With regards to the zero_inflated_beta , the results looked like this - I have not figured out how to set the priors for beta though. I am a bit afraid of making overly restrictive assumptions "creating my results.

Thank you!

You said your mediator m was a “rating variable ranging from 0-100%,” and that you’ve mean centered that variable. I’ve had a little experience with rating scales like that, and I’ve observed others talking about them too. It seems like their distributions are often pretty ugly, and it’s very unlikely they’re going to follow a simple parametric form. IMO, something like a Student-t is probably fine if you’re modeling the mean-centered version of m. Your initial pp_check() wasn’t spectacular, but I’ve seen many many worse.

It’s great you’re taking the model seriously, especially for your thesis. But keep the big picture in mind: You set your priors based on reasonable assumptions, and you model the data with a likelihood that’s designed to capture the major features of your data. But if you or your collaborators are inexperienced with any given phenomenon (and since you’re in grad school, your experience is limited by definition), your reasonable assumptions will surely miss a thing or two. Note the limitations, but don’t let them bog you down too much. Rather, let them fuel your next project.

2 Likes

Also, if you’re “new to brms” and this is the kind of model you’re grappling with, you’re dong great. Keep it up.

1 Like

Thank you Solomon ! That actually helps a lot to understand “how” normal this is. I just lack the experience. Also I really appreciate your kind words and encouragement.

1 Like

Hi Alice,

We have used brms for a similar case (although a bit more complicated because we were fitting a non-linear model). You can check the paper here: The rat frontal orienting field dynamically encodes value for economic decisions under risk | Nature Neuroscience

Code is here:


## brms model fitting
f_drug_phi <- bf(
  prop_lott | trials(total) ~ inv_logit(omega1) *
    (Phi_approx(
      (lottery_prob * (lottery_norm) ^ exp(logrho) -
         sb_norm ^ exp(logrho)) /
        (sqrt(2)*exp(noise)))) +
    (1-inv_logit(omega1)) * inv_logit(omega2),
  logrho ~ dose + (1 | subjid),
  noise ~ dose + (1 | subjid),
  omega1 ~ dose + (1 | subjid),
  omega2 ~ dose + (1 | subjid),
  nl = TRUE)

priors <- prior(normal(0, 0.5), nlpar = 'logrho') +
  prior(normal(3, 1), nlpar = 'omega1') +
  prior(normal(0, 1), nlpar = 'omega2') +
  prior(normal(-3, 0.3), nlpar = 'noise') +
  prior(normal(0,0.35), lb=0, class = sd, group = 'subjid', nlpar = 'omega1') +
  prior(normal(0,0.35), lb=0, class = sd, group = 'subjid', nlpar = 'omega2') +
  prior(normal(0,0.35), lb=0, class = sd, group = 'subjid', nlpar = 'noise') +
  prior(normal(0,0.35), lb=0, class = sd, group = 'subjid', nlpar = 'logrho') +
  prior(normal(0,0.5), class = b, nlpar = 'logrho', coef = 'dose') +
  prior(normal(0,0.5), class = b, nlpar = 'noise', coef = 'dose') +
  prior(normal(0,1), class = b, nlpar = 'omega1', coef = 'dose') +
  prior(normal(0,1), class = b, nlpar = 'omega2', coef = 'dose')

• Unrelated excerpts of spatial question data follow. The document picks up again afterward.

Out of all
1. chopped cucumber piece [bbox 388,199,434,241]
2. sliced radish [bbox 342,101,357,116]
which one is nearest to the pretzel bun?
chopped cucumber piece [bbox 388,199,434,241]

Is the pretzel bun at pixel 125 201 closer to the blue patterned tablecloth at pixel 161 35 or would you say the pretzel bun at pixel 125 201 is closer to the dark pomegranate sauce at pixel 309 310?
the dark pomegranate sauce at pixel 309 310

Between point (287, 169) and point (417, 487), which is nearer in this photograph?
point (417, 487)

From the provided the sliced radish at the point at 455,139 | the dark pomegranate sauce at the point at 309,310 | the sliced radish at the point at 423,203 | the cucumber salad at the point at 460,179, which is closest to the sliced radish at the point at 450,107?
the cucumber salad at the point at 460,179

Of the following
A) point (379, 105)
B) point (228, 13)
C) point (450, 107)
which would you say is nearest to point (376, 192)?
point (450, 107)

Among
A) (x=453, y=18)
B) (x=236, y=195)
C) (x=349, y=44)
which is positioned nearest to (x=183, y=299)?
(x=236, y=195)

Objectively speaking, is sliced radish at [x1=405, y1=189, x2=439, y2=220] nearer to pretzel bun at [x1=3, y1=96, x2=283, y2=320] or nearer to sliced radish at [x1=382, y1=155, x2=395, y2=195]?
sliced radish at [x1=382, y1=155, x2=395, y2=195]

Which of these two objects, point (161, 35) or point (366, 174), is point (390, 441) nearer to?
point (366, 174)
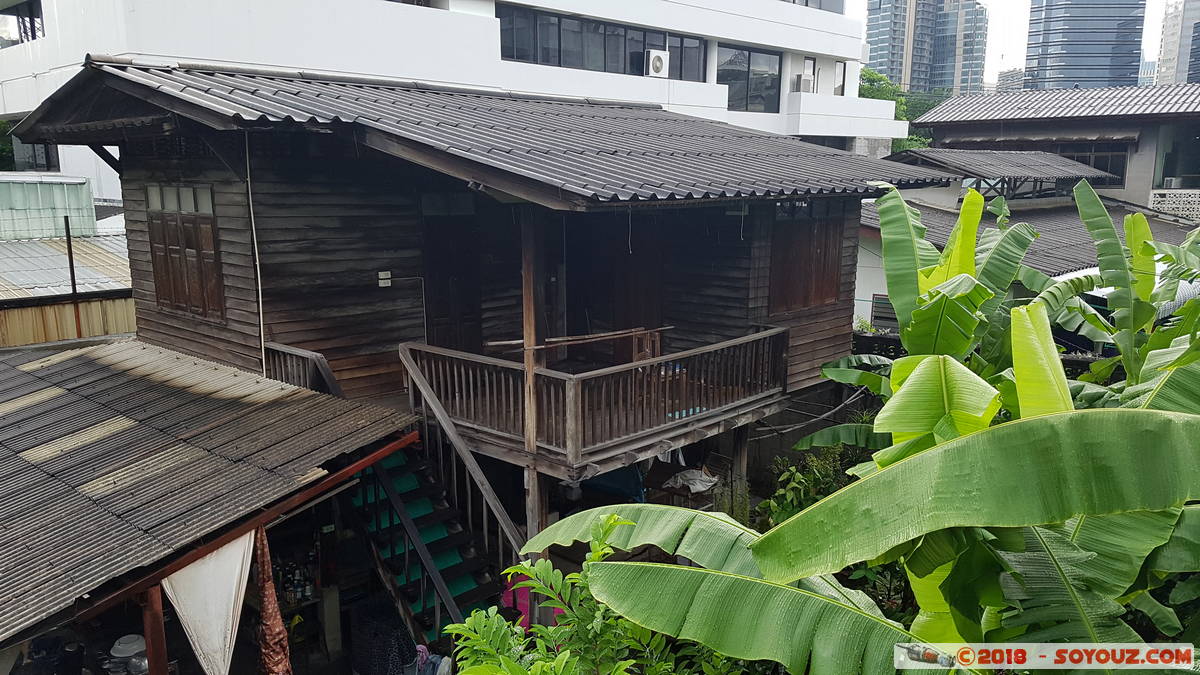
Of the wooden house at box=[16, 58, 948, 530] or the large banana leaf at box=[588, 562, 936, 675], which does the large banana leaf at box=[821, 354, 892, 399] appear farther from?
the large banana leaf at box=[588, 562, 936, 675]

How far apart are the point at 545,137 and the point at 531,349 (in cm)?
273

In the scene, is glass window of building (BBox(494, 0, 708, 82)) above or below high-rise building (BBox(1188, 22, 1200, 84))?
below

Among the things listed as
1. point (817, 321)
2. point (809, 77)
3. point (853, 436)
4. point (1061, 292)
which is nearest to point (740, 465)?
point (817, 321)

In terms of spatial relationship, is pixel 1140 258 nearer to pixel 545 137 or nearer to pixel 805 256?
pixel 805 256

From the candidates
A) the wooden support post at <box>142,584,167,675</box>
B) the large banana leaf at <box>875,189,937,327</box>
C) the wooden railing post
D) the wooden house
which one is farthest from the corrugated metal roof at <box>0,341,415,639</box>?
the large banana leaf at <box>875,189,937,327</box>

With hierarchical models, I would also recommend starting with synthetic data and then playing with the priors so that you can recover the generative parameters in your synthetic data with no divergences.

We have found that is necessary to specify the priors for all levels, including priors on the standard deviation for subject level parameters.

1 Like

Amazing - thank you jerlich ! Also for investing the time to looking up and post the example code and paper! Its really helpful to see other fitted models.